Transitivity relationship: What is x.equals(z) when x.equals(y) is false and y.equals(z) is true

Question

Assuming equals() is transitive; I understand that if x and y, have a bilateral agreement of being equal, then one of them, say y, does not enter into an agreement with a third class z on its own. But if we have a situation where x.equals(y) = false (still transitive) then what should this bilateral agreement with z be?

Answer 1

Well:

x ≢ y
y ≡ z

since equals() is transitive, you can replace y with z:

x ≢ z

Therefore, x.equals(z) is false.

Edit: It just comes down to boolean logic, which is also transitive.

Answer 2

There can be only two main scenarii:

1. x.equals(y)

   y.equals(x)
   if x.equals(z) then y.equals(z), z.equals(x), z.equals(y)
   if !x.equals(z) then !y.equals(z), !z.equals(x), !z.equals(y)
   

2. !x.equals(y)

   !y.equals(x)
   if x.equals(z) then !y.equals(z), z.equals(x), !z.equals(y)
   if !x.equals(z) then !z.equals(x) // you can't know the rest for sure
   

Answer 3

@Colin HEBERT has answered this. I'd just like to point out a possible source of the OP's confusion.

There are actually two different relations here:

• the EQ relation (i.e. x.equals(y) == true) is transitive.

• the NE relation (i.e. x.equals(y) == false) is NOT transitive.

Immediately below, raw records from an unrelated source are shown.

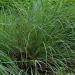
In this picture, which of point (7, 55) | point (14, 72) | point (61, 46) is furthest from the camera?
point (61, 46)

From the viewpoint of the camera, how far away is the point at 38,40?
3.75 meters

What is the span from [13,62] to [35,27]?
0.54 metres

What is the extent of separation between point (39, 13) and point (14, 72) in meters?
0.89

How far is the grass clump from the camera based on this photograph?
3669mm

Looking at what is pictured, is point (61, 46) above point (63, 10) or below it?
below

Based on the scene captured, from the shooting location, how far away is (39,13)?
12.7ft

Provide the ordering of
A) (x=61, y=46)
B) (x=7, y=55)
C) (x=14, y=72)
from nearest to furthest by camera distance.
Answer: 1. (x=14, y=72)
2. (x=7, y=55)
3. (x=61, y=46)

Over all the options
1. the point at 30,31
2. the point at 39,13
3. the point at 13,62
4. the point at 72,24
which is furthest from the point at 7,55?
the point at 72,24

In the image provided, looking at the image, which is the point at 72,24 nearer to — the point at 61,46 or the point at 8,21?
the point at 61,46

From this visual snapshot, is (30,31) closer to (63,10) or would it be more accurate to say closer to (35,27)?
(35,27)

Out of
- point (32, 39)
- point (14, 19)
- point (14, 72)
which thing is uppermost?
point (14, 19)

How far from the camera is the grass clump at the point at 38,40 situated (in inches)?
144

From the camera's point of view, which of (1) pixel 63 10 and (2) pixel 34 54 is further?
(1) pixel 63 10

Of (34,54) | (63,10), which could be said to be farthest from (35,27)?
(63,10)
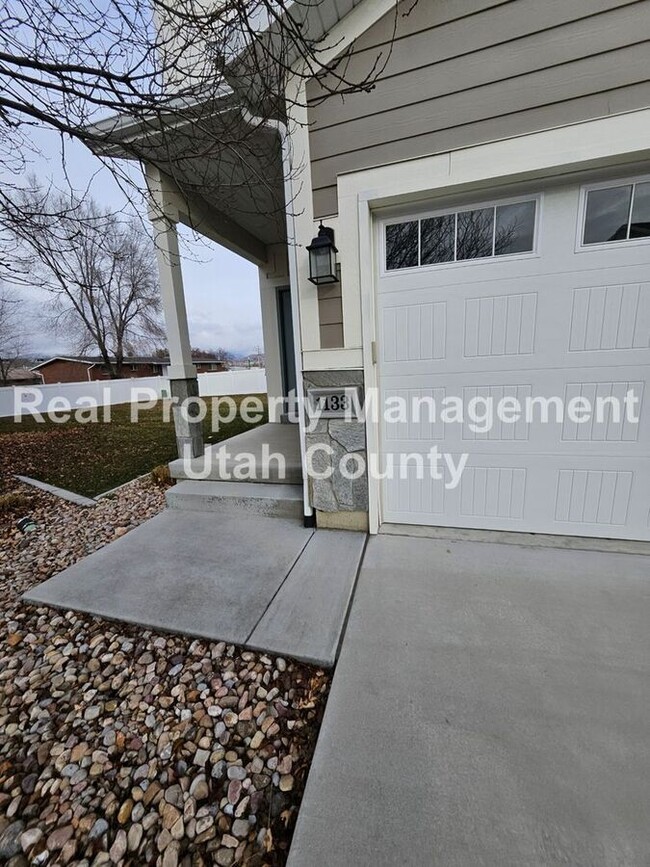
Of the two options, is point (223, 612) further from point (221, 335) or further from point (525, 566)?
point (221, 335)

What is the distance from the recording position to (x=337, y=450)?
2.68 meters

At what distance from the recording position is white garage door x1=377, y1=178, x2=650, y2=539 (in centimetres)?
219

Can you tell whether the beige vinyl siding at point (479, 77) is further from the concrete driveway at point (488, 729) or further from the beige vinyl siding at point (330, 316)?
the concrete driveway at point (488, 729)

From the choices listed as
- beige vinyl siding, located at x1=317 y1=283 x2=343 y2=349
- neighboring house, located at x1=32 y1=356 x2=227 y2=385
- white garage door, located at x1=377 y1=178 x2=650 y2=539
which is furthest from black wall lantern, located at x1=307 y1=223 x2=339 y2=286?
neighboring house, located at x1=32 y1=356 x2=227 y2=385

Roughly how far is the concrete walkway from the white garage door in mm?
985

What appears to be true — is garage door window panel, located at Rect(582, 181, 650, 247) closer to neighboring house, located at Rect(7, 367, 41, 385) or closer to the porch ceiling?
the porch ceiling

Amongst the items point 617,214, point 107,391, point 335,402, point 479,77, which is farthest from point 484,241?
point 107,391

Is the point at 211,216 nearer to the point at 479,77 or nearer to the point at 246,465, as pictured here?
the point at 246,465

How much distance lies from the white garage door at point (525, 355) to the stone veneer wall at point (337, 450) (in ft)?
0.84

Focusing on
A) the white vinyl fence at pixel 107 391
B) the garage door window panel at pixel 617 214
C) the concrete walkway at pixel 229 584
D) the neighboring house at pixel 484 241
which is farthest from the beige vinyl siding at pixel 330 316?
the white vinyl fence at pixel 107 391

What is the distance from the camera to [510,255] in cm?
231

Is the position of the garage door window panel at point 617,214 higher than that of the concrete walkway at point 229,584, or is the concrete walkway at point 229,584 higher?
the garage door window panel at point 617,214

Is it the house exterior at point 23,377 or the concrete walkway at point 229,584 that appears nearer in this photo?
the concrete walkway at point 229,584

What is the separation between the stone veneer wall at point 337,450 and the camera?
259 cm
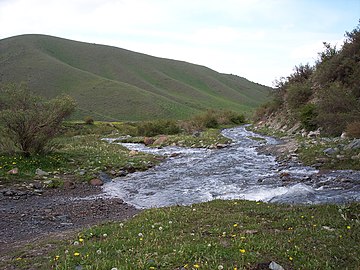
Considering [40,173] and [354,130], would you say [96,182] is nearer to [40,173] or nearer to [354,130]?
[40,173]

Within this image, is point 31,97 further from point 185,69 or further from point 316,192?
point 185,69

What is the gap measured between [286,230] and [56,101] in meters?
18.6

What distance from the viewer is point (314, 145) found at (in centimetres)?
2309

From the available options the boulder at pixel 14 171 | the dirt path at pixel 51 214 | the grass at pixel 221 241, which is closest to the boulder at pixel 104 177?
the dirt path at pixel 51 214

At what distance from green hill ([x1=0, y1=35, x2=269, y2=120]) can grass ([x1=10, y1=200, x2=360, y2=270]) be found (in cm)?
8506

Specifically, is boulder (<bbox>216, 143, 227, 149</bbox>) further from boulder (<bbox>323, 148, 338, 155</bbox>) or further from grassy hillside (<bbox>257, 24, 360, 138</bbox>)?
boulder (<bbox>323, 148, 338, 155</bbox>)

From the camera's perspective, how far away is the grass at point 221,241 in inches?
263

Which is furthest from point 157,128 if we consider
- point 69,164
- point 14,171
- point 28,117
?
point 14,171

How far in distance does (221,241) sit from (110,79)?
459 feet

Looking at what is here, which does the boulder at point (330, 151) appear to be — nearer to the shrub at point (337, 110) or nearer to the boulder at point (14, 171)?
the shrub at point (337, 110)

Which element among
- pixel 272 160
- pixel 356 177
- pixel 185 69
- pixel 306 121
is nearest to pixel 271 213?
pixel 356 177

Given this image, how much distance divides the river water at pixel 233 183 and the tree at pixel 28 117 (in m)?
6.25

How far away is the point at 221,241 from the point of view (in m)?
7.91

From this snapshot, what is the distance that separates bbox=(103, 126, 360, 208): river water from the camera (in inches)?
525
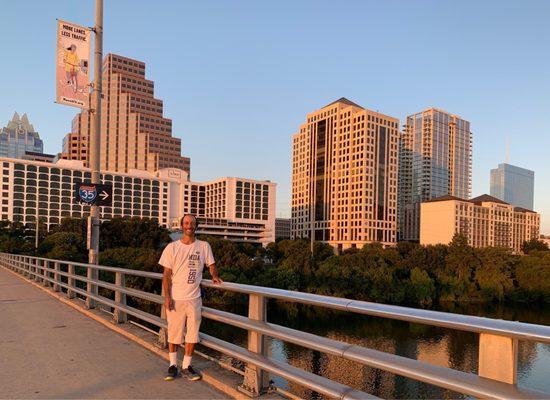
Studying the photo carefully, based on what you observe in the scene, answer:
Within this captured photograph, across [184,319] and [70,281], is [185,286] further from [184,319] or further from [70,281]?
[70,281]

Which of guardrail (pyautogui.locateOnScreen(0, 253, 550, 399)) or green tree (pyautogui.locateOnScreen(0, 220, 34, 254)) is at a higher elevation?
guardrail (pyautogui.locateOnScreen(0, 253, 550, 399))

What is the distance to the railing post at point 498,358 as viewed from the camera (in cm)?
232

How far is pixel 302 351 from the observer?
3503cm

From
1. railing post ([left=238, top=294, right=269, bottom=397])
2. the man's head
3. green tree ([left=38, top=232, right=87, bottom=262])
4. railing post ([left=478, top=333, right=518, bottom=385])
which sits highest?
the man's head

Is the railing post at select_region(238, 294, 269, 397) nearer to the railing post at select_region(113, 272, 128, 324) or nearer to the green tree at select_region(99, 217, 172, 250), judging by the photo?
the railing post at select_region(113, 272, 128, 324)

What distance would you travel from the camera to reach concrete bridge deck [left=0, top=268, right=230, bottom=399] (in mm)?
4449

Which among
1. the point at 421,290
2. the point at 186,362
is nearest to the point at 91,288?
the point at 186,362

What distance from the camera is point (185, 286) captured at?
4938mm

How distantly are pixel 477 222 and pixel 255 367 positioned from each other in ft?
489

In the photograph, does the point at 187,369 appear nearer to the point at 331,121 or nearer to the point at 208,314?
the point at 208,314

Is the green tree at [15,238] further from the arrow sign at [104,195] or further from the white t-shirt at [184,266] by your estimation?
the white t-shirt at [184,266]

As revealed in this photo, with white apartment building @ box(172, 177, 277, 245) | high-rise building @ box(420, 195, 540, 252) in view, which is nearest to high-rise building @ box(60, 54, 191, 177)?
white apartment building @ box(172, 177, 277, 245)

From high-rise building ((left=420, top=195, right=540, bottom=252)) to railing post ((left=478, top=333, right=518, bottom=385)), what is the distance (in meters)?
137

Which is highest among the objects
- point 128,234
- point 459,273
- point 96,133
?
point 96,133
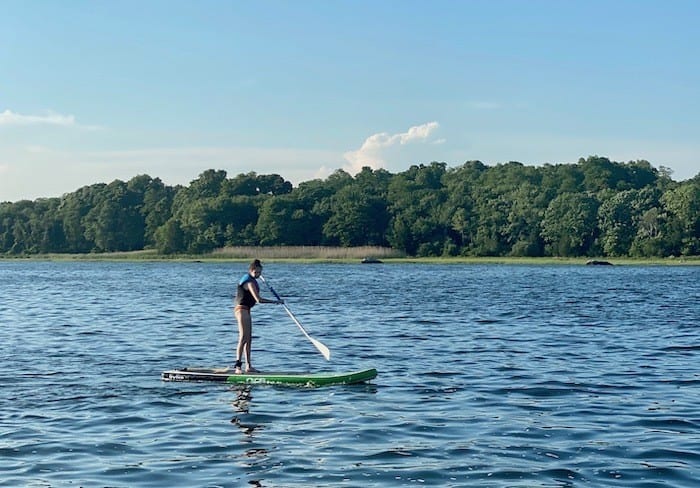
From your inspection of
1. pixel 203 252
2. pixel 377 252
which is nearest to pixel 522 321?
pixel 377 252

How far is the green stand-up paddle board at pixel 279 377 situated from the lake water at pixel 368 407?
1.00ft

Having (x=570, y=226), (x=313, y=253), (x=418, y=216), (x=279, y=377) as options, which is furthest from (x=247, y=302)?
(x=418, y=216)

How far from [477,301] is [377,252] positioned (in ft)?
284

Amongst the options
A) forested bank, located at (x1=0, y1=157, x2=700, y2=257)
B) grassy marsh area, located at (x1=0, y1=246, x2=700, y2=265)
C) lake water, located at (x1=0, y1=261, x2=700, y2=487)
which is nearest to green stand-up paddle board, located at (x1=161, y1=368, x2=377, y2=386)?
lake water, located at (x1=0, y1=261, x2=700, y2=487)

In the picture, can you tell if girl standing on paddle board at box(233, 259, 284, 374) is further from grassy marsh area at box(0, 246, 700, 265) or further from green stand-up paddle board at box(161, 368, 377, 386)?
grassy marsh area at box(0, 246, 700, 265)

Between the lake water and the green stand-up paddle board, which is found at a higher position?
the green stand-up paddle board

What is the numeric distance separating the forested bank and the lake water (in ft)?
314

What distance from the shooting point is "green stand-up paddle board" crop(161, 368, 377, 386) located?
20.7 meters

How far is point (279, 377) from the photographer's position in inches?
819

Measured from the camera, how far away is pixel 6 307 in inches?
1895

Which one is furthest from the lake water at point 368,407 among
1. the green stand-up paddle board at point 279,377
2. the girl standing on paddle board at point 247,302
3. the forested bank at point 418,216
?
the forested bank at point 418,216

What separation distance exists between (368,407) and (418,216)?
13877cm

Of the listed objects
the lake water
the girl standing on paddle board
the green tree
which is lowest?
the lake water

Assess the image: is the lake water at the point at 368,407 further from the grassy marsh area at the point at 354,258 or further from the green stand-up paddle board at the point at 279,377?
the grassy marsh area at the point at 354,258
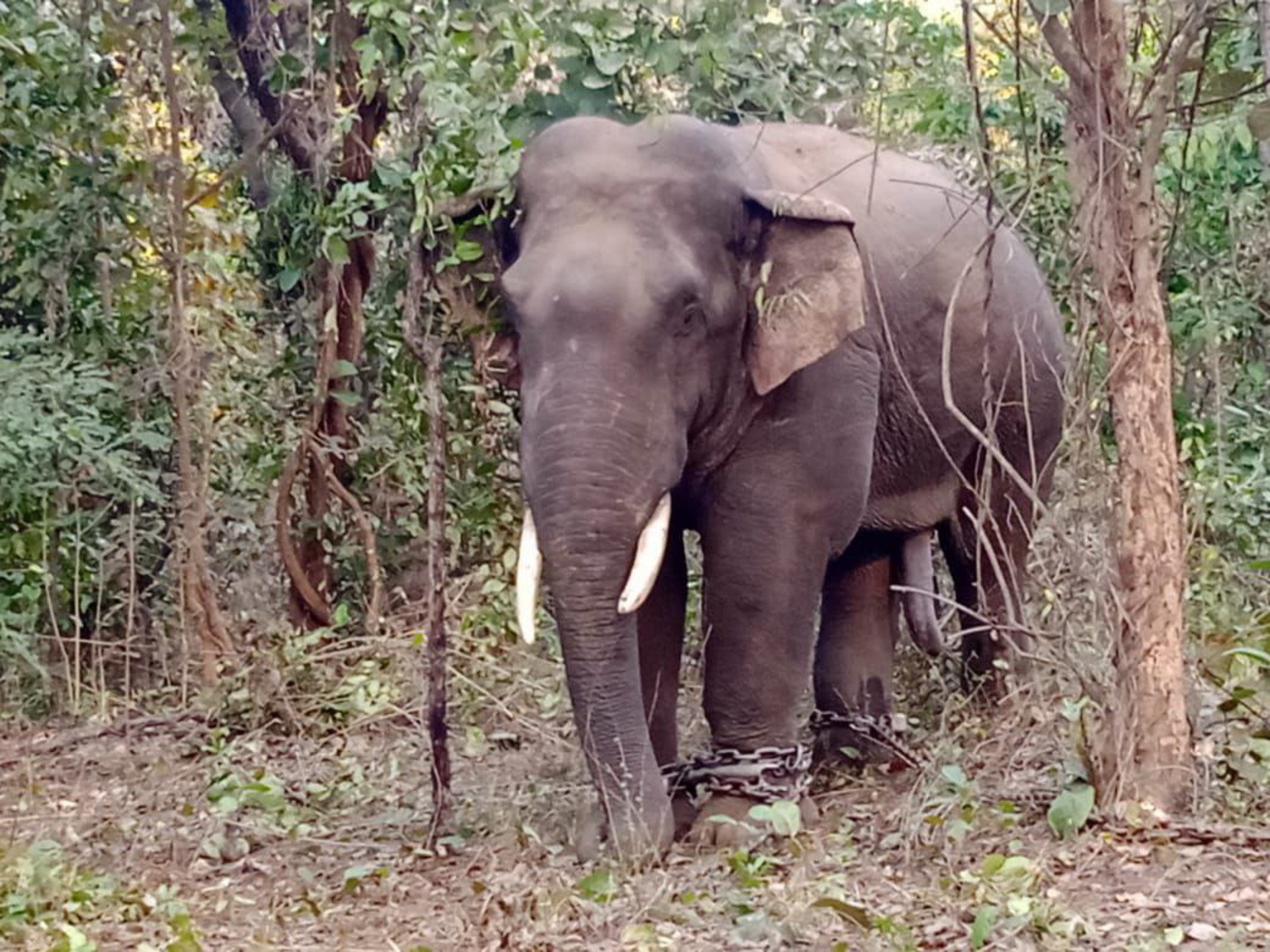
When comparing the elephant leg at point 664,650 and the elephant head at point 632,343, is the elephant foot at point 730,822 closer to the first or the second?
the elephant head at point 632,343

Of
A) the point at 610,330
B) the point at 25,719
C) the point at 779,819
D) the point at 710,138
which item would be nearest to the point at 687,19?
the point at 710,138

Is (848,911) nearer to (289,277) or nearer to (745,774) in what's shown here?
(745,774)

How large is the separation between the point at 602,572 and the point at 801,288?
124 cm

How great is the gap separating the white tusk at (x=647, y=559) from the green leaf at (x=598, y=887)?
0.85m

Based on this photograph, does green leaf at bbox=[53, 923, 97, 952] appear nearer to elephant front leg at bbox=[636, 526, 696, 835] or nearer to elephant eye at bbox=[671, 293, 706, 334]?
elephant front leg at bbox=[636, 526, 696, 835]

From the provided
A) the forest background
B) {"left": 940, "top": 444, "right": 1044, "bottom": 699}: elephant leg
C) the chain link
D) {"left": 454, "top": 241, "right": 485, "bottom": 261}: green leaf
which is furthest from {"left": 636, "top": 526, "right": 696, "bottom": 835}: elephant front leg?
{"left": 940, "top": 444, "right": 1044, "bottom": 699}: elephant leg

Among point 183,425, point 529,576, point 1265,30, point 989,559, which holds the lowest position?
point 989,559

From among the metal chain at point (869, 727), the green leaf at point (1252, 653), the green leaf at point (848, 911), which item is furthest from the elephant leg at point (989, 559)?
the green leaf at point (848, 911)

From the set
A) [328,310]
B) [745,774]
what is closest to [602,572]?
[745,774]

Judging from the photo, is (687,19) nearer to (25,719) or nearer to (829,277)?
(829,277)

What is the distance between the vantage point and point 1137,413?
5324 millimetres

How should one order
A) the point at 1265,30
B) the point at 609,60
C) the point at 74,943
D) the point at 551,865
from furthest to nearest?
the point at 609,60, the point at 1265,30, the point at 551,865, the point at 74,943

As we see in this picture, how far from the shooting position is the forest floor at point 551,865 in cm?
466

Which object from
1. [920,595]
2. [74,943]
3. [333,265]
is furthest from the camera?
[333,265]
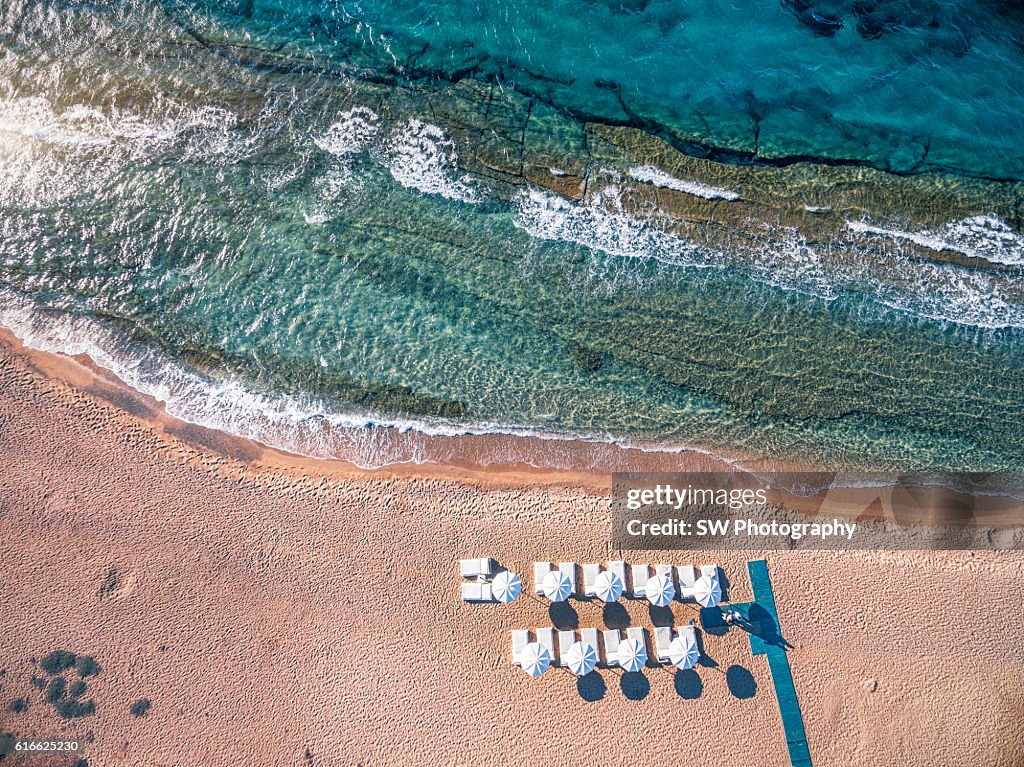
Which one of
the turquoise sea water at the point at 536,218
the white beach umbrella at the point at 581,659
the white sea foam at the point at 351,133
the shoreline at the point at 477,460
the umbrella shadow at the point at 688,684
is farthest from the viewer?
the white sea foam at the point at 351,133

Furthermore, the transitivity property only allows you to reason about to chains involving one relation; i.e. x EQ y && y EQ Z implies x EQ Z. The question tries to use transitivity to reason about x NE y && y EQ z ... and it doesn't apply to that case.

Answer 4

If the equals method is correctly implemented, as demanded by the javadoc of Object:

• It is reflexive: for any non-null reference value x, x.equals(x) should return true.
• It is symmetric: for any non-null reference values x and y, x.equals(y) should return true if and only if y.equals(x) returns true.
• It is transitive: for any non-null reference values x, y, and z, if x.equals(y) returns true and y.equals(z) returns true, then x.equals(z) should return true.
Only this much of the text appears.